Pictures at an Exhibition is framed by the much older Max reflecting on his youth during the war years in Paris. How does this frame affect how the novel is read? Why does Max feel compelled to revisit his memories “determined to find the hidden vein of savagery within them”? [p. 3].
2. Sara Houghteling has obviously gathered a wealth of research for Pictures at an Exhibition. By what means does she manage to weave this information into a compelling fictional narrative? What is the effect of mixing both actual historical figures—like Rose Clément, Hermann Goering, and others—with purely fictional characters?
3. What are the pleasures of reading historical fiction? What might account for the great resurgence of the historical novel in past decade?
4. When he first meets him, Chaim asks Max if he is "lost in the spiritual sense” [p. 108]. Is Max spiritually lost? In what sense is his quest to find his father’s paitings a spiritual quest?
5. Rose tells Max: “I think that you are looking for extraordinary happiness, with me, with these lost paintings, and it is not here. Not in this lifetime. Only aspire, Max, to ordinary happiness” [p. 169]. Is Rose right about Max’s aspirations? Does he find “ordinary happiness” in the end?
6. In what ways is Max’s relationship with his father complicated and difficult? What does Max ultimately hope to accomplish by finding his father’s stolen paintings?
7. By what means is Rose able to lull the Nazis into trusting her? How does she manage to turn herself into a “registry of lost art” [p.151] and thereby help rescue hundreds of paintings after the war?
8. How does learning of his sister affect Max? Why does he consider it a betrayal that his parents and Rose have kept Micheline’s existence and her death a secret from him?
9. Late in the novel, it occurs to Max that “the child believes his parents’ behavior has everything to do with him, always, and that this will then be the source of a life’s worth of misunderstandings” [p. 219]. In what ways is this true of Max? What misunderstandings have resulted from his feeling that his parents’ behavior was always about him?
10. What does the love story—Max’s unrequited love for Rose—add to the novel? Why does Rose repeatedly reject him?
11. What does Pictures at an Exhibition reveal about the inner workings of the art world in Paris before, during, and after World War II? In what ways were art collectors and dealers often complicit in the theft and resale of great artworks during this period?
12. What are the many ways in which the theme of loss gets played out in the novel? What are the major losses that Max suffers?

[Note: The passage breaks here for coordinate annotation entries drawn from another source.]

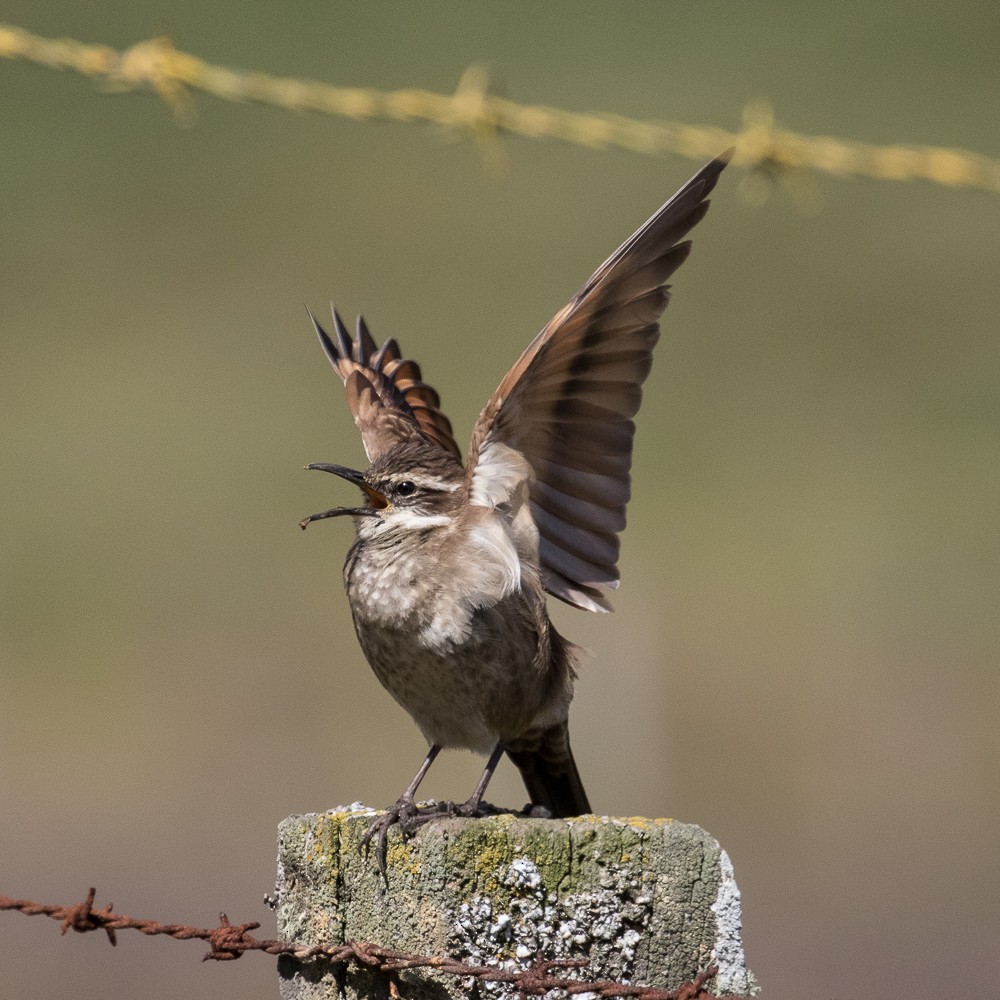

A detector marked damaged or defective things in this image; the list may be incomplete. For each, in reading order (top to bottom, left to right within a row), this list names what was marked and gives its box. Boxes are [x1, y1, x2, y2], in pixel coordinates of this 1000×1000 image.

rusty barbed wire [0, 21, 996, 195]
rusty barbed wire [1, 888, 744, 996]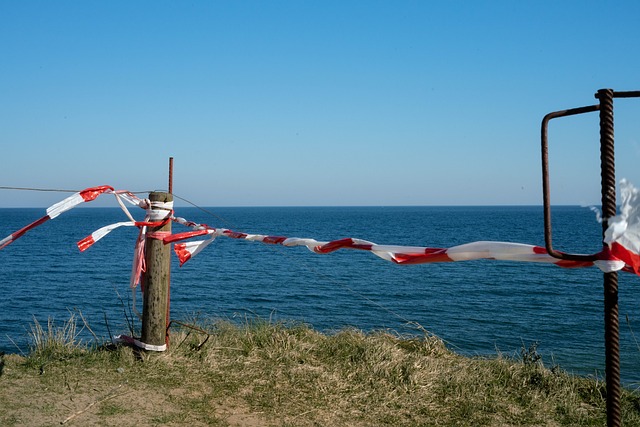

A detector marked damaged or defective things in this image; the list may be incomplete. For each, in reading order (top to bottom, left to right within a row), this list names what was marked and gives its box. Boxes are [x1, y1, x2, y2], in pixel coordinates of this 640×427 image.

rusty metal rebar post [596, 88, 620, 427]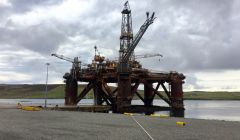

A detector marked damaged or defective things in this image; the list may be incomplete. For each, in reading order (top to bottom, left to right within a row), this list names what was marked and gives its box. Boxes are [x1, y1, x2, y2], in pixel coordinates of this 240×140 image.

rusty metal framework [51, 1, 185, 115]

13. After Max is mugged and beaten on the streets of Paris, he thinks to himself: “My father had been right—the paintings were not to be found—and had turned back as soon as he sensed this, which was almost instantly. I had gone on, blindly. I was a work on paper: weightless, sketchy, all impulse” [p. 210]. Why does Max keep searching “blindly” for his father’s paintings? In what sense is he a “work on paper, weightless, sketchy, all impulse”?
14. What does Pictures at an Exhibition add to our knowledge of World War II?